Work order:
Repeat the whole listing exactly.

Recorded information:
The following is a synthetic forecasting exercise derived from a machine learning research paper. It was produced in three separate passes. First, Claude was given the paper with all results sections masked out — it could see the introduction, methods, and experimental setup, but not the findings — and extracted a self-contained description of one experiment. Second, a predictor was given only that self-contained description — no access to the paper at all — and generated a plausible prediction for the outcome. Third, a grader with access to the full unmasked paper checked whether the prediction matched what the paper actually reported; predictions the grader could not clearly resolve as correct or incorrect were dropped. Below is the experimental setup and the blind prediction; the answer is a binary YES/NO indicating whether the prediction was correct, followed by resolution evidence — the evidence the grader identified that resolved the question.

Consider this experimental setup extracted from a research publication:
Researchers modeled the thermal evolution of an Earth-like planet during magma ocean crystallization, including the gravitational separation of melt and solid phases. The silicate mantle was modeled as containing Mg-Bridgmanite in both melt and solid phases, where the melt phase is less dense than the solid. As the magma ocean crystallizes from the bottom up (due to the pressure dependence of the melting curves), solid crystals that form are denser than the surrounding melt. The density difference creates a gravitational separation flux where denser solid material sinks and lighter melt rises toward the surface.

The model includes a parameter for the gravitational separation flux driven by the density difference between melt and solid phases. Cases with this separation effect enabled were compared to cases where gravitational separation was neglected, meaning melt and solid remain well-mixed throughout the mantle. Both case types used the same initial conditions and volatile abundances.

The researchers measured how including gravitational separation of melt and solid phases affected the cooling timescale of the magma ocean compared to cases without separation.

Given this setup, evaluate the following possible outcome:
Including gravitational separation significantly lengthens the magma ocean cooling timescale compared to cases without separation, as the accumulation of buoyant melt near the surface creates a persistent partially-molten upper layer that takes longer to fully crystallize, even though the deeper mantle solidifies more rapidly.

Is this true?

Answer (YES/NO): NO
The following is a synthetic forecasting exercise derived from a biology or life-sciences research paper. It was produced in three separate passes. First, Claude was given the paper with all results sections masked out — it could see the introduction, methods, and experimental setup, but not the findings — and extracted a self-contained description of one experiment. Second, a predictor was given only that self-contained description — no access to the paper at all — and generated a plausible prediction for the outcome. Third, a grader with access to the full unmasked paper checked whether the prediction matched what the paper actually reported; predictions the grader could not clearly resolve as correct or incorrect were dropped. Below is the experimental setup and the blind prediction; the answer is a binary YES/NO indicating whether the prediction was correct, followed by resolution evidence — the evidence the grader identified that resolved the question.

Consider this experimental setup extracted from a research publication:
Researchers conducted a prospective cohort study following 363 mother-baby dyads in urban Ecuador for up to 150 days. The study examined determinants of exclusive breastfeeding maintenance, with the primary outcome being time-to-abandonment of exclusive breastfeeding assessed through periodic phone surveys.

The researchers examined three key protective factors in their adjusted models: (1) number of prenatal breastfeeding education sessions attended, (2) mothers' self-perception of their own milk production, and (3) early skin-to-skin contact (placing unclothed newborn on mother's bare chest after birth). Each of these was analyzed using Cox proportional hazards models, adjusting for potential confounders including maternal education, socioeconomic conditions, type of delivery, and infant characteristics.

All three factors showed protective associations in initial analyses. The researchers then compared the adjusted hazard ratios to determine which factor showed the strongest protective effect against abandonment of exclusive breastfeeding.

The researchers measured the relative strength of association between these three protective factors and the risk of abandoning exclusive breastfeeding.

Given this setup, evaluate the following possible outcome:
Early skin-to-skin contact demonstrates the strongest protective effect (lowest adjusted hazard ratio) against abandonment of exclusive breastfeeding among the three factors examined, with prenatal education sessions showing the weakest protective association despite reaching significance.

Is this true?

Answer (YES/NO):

Task answer:
The following is a synthetic forecasting exercise derived from a machine learning research paper. It was produced in three separate passes. First, Claude was given the paper with all results sections masked out — it could see the introduction, methods, and experimental setup, but not the findings — and extracted a self-contained description of one experiment. Second, a predictor was given only that self-contained description — no access to the paper at all — and generated a plausible prediction for the outcome. Third, a grader with access to the full unmasked paper checked whether the prediction matched what the paper actually reported; predictions the grader could not clearly resolve as correct or incorrect were dropped. Below is the experimental setup and the blind prediction; the answer is a binary YES/NO indicating whether the prediction was correct, followed by resolution evidence — the evidence the grader identified that resolved the question.

Consider this experimental setup extracted from a research publication:
Researchers modeled the thermal evolution of an Earth-like planet during magma ocean crystallization, including the gravitational separation of melt and solid phases. The silicate mantle was modeled as containing Mg-Bridgmanite in both melt and solid phases, where the melt phase is less dense than the solid. As the magma ocean crystallizes from the bottom up (due to the pressure dependence of the melting curves), solid crystals that form are denser than the surrounding melt. The density difference creates a gravitational separation flux where denser solid material sinks and lighter melt rises toward the surface.

The model includes a parameter for the gravitational separation flux driven by the density difference between melt and solid phases. Cases with this separation effect enabled were compared to cases where gravitational separation was neglected, meaning melt and solid remain well-mixed throughout the mantle. Both case types used the same initial conditions and volatile abundances.

The researchers measured how including gravitational separation of melt and solid phases affected the cooling timescale of the magma ocean compared to cases without separation.

Given this setup, evaluate the following possible outcome:
Including gravitational separation significantly lengthens the magma ocean cooling timescale compared to cases without separation, as the accumulation of buoyant melt near the surface creates a persistent partially-molten upper layer that takes longer to fully crystallize, even though the deeper mantle solidifies more rapidly.

Is this true?

Answer (YES/NO): NO
The following is a synthetic forecasting exercise derived from a biology or life-sciences research paper. It was produced in three separate passes. First, Claude was given the paper with all results sections masked out — it could see the introduction, methods, and experimental setup, but not the findings — and extracted a self-contained description of one experiment. Second, a predictor was given only that self-contained description — no access to the paper at all — and generated a plausible prediction for the outcome. Third, a grader with access to the full unmasked paper checked whether the prediction matched what the paper actually reported; predictions the grader could not clearly resolve as correct or incorrect were dropped. Below is the experimental setup and the blind prediction; the answer is a binary YES/NO indicating whether the prediction was correct, followed by resolution evidence — the evidence the grader identified that resolved the question.

Consider this experimental setup extracted from a research publication:
Researchers conducted a prospective cohort study following 363 mother-baby dyads in urban Ecuador for up to 150 days. The study examined determinants of exclusive breastfeeding maintenance, with the primary outcome being time-to-abandonment of exclusive breastfeeding assessed through periodic phone surveys.

The researchers examined three key protective factors in their adjusted models: (1) number of prenatal breastfeeding education sessions attended, (2) mothers' self-perception of their own milk production, and (3) early skin-to-skin contact (placing unclothed newborn on mother's bare chest after birth). Each of these was analyzed using Cox proportional hazards models, adjusting for potential confounders including maternal education, socioeconomic conditions, type of delivery, and infant characteristics.

All three factors showed protective associations in initial analyses. The researchers then compared the adjusted hazard ratios to determine which factor showed the strongest protective effect against abandonment of exclusive breastfeeding.

The researchers measured the relative strength of association between these three protective factors and the risk of abandoning exclusive breastfeeding.

Given this setup, evaluate the following possible outcome:
Early skin-to-skin contact demonstrates the strongest protective effect (lowest adjusted hazard ratio) against abandonment of exclusive breastfeeding among the three factors examined, with prenatal education sessions showing the weakest protective association despite reaching significance.

Is this true?

Answer (YES/NO):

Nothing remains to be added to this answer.